*Tasks to carry out*.
A - List every region that the banana disease article below says the fungal infection has already ravaged.
B - Carry on the article about the threat to bananas after its final sentence.

*Text block*.
════════════════

Daily Star

BANANA DRAMA

Our fave fruit faces wipeout

- by NADEEM BADSHAH

SUPPLIES of bananas are under threat as a tropical virus threatens to wipe out the yellow curvy favourite.

Scientists fear if they can’t find a cure, banana plants across the globe face extinction.

BANANAS are feared to be at risk of extinction thanks to a devastatin­g disease sweeping across the world.

The fungal infection has already ravaged plantation­s in Asia, Africa, the Middle East, Australia and Central America.

Only South America is currently free of the bug, Panama disease, which eats away at the roots of the plants.

So far chemical treatments have failed to ward off the fungus. Experts have only been able to halt it by putting large areas under quarantine.

════════════════

*Extracted material*.

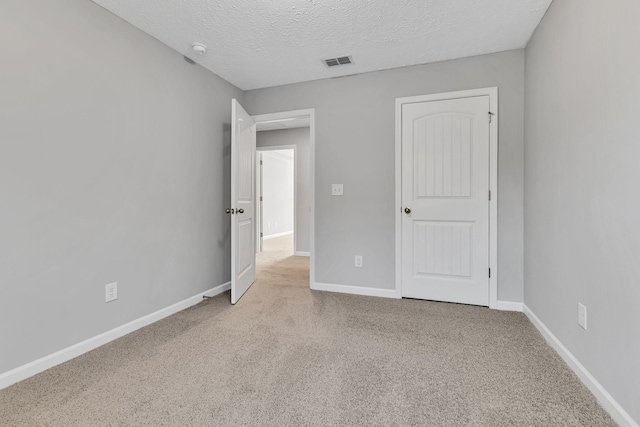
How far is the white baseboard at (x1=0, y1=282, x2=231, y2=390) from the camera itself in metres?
1.60

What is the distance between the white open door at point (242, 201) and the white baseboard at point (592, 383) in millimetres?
2476

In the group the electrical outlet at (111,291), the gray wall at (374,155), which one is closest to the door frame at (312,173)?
the gray wall at (374,155)

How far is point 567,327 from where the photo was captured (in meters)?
1.77

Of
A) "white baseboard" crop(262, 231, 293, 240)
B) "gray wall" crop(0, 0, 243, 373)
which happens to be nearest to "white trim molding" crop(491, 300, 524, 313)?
"gray wall" crop(0, 0, 243, 373)

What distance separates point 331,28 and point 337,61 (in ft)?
1.81

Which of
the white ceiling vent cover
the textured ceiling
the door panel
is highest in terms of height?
the white ceiling vent cover

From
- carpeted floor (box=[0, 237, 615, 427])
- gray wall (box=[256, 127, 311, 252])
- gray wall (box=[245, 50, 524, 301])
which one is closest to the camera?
carpeted floor (box=[0, 237, 615, 427])

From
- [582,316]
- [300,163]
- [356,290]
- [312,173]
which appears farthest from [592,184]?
[300,163]

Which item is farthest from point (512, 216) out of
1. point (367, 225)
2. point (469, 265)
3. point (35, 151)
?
point (35, 151)

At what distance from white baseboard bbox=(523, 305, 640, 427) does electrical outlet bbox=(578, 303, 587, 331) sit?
21cm

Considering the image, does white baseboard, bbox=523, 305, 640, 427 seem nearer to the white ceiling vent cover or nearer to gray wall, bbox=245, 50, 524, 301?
gray wall, bbox=245, 50, 524, 301

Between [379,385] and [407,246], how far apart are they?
1.62 meters

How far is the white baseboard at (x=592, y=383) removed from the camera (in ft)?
4.10

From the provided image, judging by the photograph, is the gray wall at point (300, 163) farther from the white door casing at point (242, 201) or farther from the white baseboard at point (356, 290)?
the white baseboard at point (356, 290)
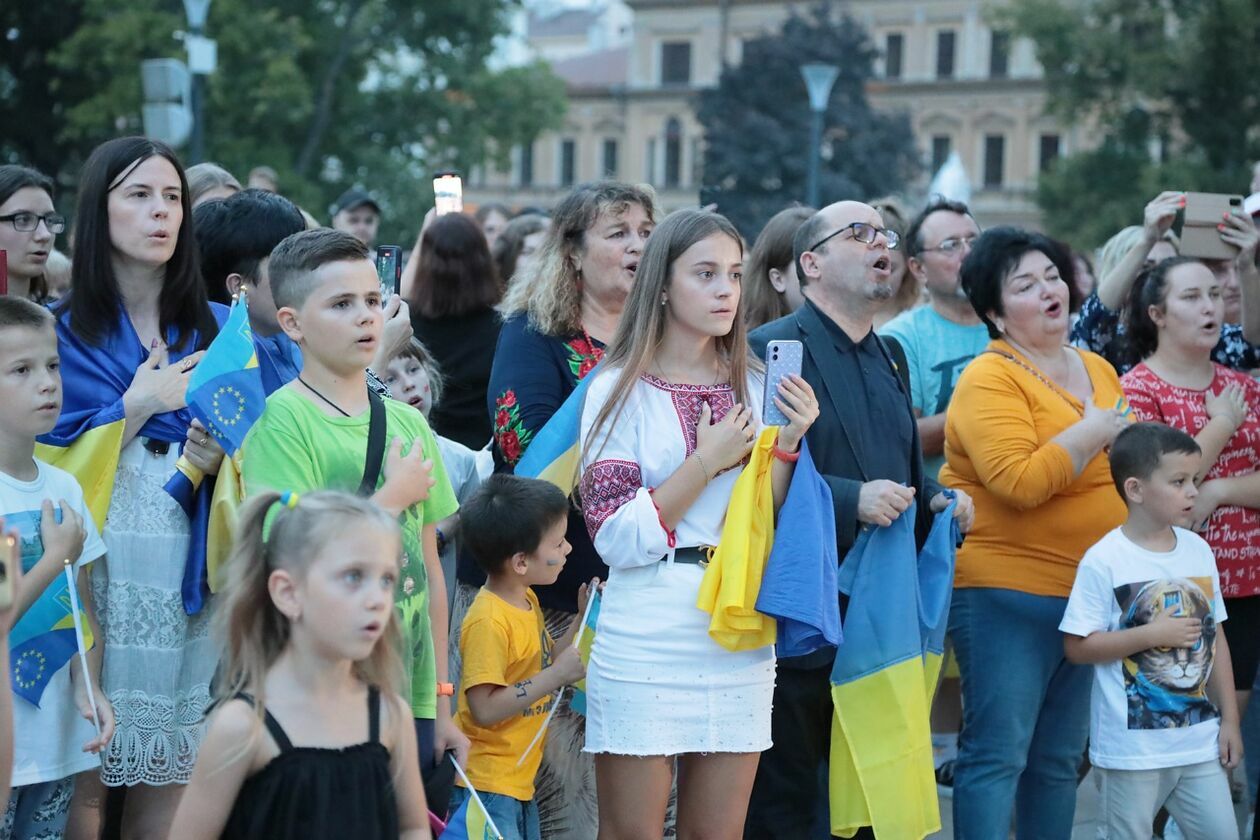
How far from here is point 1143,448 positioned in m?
5.19

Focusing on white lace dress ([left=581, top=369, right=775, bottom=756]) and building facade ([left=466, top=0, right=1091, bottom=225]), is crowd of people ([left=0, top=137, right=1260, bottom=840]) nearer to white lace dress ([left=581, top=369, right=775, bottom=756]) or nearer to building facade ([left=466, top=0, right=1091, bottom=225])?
white lace dress ([left=581, top=369, right=775, bottom=756])

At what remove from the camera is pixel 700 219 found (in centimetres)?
439

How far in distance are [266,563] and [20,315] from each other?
119 centimetres

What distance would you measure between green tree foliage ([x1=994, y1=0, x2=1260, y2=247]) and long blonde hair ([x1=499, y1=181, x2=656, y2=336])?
2753 centimetres

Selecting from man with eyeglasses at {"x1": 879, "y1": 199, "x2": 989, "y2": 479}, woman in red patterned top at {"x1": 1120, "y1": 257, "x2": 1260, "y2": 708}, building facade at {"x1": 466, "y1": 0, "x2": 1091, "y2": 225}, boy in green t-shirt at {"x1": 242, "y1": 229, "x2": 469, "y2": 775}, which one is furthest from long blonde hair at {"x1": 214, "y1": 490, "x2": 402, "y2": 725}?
building facade at {"x1": 466, "y1": 0, "x2": 1091, "y2": 225}

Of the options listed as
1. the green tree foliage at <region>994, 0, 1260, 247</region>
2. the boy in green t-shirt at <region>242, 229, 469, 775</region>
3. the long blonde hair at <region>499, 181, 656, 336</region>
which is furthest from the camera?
the green tree foliage at <region>994, 0, 1260, 247</region>

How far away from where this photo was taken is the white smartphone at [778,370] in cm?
426

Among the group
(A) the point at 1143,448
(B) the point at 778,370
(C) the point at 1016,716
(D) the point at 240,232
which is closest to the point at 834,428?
(B) the point at 778,370

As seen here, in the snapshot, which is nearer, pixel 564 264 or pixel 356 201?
pixel 564 264

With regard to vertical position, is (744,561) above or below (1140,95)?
below

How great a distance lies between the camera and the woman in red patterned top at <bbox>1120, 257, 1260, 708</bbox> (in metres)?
5.81

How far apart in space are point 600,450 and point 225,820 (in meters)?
1.55

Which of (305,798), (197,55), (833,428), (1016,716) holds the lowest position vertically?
(1016,716)

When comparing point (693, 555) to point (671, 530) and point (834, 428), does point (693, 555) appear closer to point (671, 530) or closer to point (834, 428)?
point (671, 530)
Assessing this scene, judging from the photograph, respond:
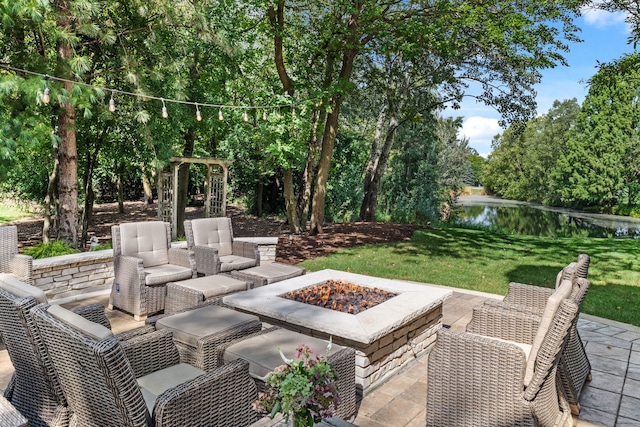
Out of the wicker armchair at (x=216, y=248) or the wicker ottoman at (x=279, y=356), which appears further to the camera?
the wicker armchair at (x=216, y=248)

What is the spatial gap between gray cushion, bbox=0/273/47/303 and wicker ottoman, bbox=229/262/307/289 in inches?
104

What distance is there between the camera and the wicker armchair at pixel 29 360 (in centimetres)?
207

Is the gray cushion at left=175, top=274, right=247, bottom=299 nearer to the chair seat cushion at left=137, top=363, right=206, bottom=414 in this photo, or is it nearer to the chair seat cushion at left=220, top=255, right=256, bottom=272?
the chair seat cushion at left=220, top=255, right=256, bottom=272

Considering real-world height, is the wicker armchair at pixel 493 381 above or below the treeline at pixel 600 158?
below

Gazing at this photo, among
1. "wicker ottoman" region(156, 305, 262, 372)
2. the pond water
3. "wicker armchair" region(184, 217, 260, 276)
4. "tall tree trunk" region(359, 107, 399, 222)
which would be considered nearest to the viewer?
"wicker ottoman" region(156, 305, 262, 372)

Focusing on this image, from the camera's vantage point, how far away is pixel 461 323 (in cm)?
457

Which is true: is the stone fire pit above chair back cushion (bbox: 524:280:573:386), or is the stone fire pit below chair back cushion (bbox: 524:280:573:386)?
below

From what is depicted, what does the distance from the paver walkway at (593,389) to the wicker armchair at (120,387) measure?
956mm

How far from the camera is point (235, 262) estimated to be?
5.57 metres

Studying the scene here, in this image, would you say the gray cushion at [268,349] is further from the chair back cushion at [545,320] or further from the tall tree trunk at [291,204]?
the tall tree trunk at [291,204]

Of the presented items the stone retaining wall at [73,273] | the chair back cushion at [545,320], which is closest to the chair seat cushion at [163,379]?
the chair back cushion at [545,320]

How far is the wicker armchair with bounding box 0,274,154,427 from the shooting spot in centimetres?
207

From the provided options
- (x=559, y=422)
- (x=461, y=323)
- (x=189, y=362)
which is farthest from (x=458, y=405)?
(x=461, y=323)

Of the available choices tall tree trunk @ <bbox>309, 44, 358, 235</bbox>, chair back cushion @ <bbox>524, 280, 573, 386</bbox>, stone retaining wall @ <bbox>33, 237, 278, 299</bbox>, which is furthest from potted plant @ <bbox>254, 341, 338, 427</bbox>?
tall tree trunk @ <bbox>309, 44, 358, 235</bbox>
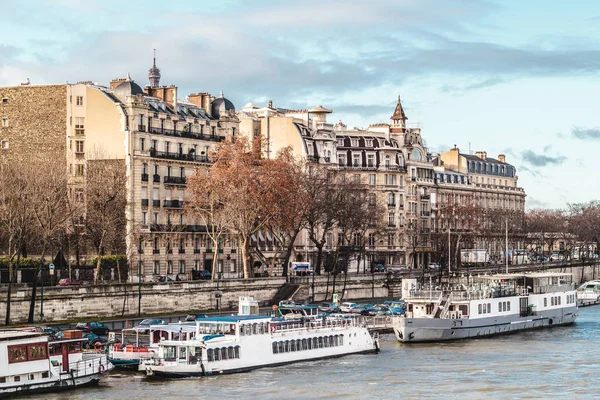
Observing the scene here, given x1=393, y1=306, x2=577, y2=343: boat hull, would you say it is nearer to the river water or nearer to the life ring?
the river water

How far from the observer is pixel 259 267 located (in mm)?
137500

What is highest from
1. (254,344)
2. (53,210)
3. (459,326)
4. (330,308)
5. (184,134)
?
(184,134)

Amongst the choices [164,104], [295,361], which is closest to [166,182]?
[164,104]

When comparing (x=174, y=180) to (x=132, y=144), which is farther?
(x=174, y=180)

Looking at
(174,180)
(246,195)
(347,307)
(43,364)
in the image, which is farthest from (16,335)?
(174,180)

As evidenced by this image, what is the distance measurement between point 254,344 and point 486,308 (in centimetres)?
2796

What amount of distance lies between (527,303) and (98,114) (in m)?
42.7

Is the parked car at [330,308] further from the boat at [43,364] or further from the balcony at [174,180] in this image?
the boat at [43,364]

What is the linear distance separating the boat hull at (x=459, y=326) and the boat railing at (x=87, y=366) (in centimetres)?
2761

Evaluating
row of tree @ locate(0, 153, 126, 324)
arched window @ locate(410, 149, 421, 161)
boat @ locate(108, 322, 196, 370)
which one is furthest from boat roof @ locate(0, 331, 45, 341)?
arched window @ locate(410, 149, 421, 161)

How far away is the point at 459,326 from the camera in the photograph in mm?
94000

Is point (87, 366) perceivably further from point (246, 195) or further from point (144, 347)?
point (246, 195)

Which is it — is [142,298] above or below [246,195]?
below

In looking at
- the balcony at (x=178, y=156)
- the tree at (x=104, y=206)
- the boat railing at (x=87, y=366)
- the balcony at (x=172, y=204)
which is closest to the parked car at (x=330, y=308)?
the tree at (x=104, y=206)
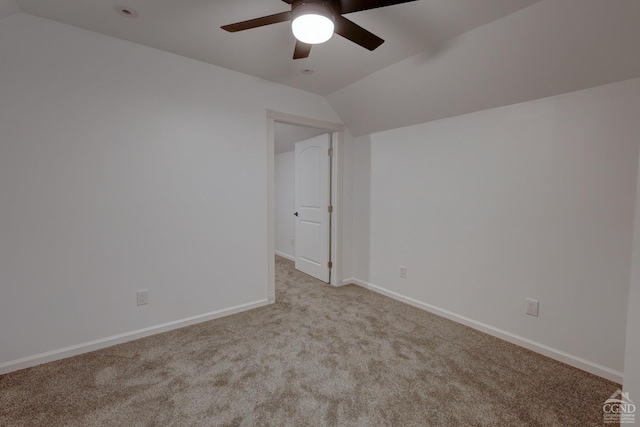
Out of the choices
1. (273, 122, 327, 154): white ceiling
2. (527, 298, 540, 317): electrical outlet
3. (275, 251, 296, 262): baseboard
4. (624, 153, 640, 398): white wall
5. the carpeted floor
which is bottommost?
(275, 251, 296, 262): baseboard

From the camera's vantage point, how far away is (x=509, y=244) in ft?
7.52

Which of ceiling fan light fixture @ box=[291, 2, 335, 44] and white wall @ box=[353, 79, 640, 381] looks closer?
ceiling fan light fixture @ box=[291, 2, 335, 44]

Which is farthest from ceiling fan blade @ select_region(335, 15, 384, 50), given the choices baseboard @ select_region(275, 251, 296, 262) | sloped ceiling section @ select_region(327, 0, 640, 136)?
baseboard @ select_region(275, 251, 296, 262)

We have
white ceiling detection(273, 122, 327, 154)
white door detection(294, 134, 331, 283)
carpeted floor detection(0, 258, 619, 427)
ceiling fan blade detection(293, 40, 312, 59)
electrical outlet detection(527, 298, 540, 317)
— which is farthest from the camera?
white ceiling detection(273, 122, 327, 154)

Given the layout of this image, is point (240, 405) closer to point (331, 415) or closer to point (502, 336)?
point (331, 415)

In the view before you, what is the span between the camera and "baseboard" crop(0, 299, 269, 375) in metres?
1.87

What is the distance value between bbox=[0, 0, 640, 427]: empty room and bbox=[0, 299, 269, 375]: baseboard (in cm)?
Result: 1

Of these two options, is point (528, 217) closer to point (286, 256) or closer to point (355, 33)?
point (355, 33)

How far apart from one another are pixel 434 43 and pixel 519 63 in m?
0.62

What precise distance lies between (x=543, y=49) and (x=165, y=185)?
3.06 metres

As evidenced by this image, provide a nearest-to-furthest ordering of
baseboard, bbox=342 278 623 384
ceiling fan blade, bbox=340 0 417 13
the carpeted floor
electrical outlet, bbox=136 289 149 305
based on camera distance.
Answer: ceiling fan blade, bbox=340 0 417 13
the carpeted floor
baseboard, bbox=342 278 623 384
electrical outlet, bbox=136 289 149 305

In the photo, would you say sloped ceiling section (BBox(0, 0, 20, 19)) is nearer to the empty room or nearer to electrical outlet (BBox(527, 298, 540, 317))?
the empty room

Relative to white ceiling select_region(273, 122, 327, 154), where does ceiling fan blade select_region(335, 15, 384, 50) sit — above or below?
above

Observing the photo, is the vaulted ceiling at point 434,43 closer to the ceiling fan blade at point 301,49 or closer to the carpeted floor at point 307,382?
the ceiling fan blade at point 301,49
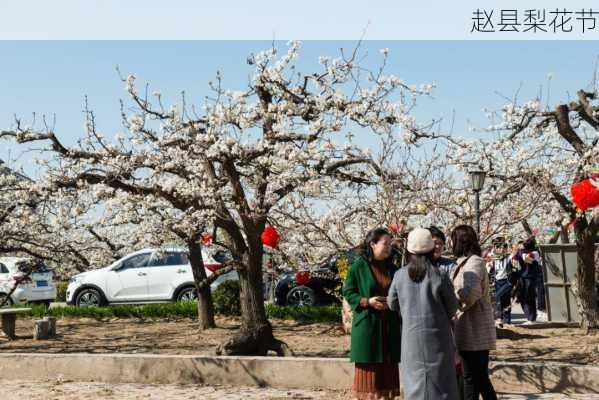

════════════════

*Outputs for the tasks*.
A - Asia, Africa, the Middle East, Australia, Central America

B -
Cavendish bananas, the most widely grown strain worldwide, were thought to be immune to the bug. But in 2008 came the first reports of Cavendish crops under attack in Malaysia – and the disease had been spreading around the tropics ever since.

Dutch expert Dr Gert Kema said: “Cavendish is now collapsing and there is nothing to replace it.”

However, scientists are pinning their hopes on creating a new hybrid from a rare wild banana species from Madagascar which is believed to be immune.

Cavendish bananas are named after William Cavendish, Duke of Devonshire, who first created the strain in the hothouse at Chatsworth, Derbys, in the 1830s before exporting them back to the tropics.

Around five billion Cavendish bananas are eaten each year in the UK.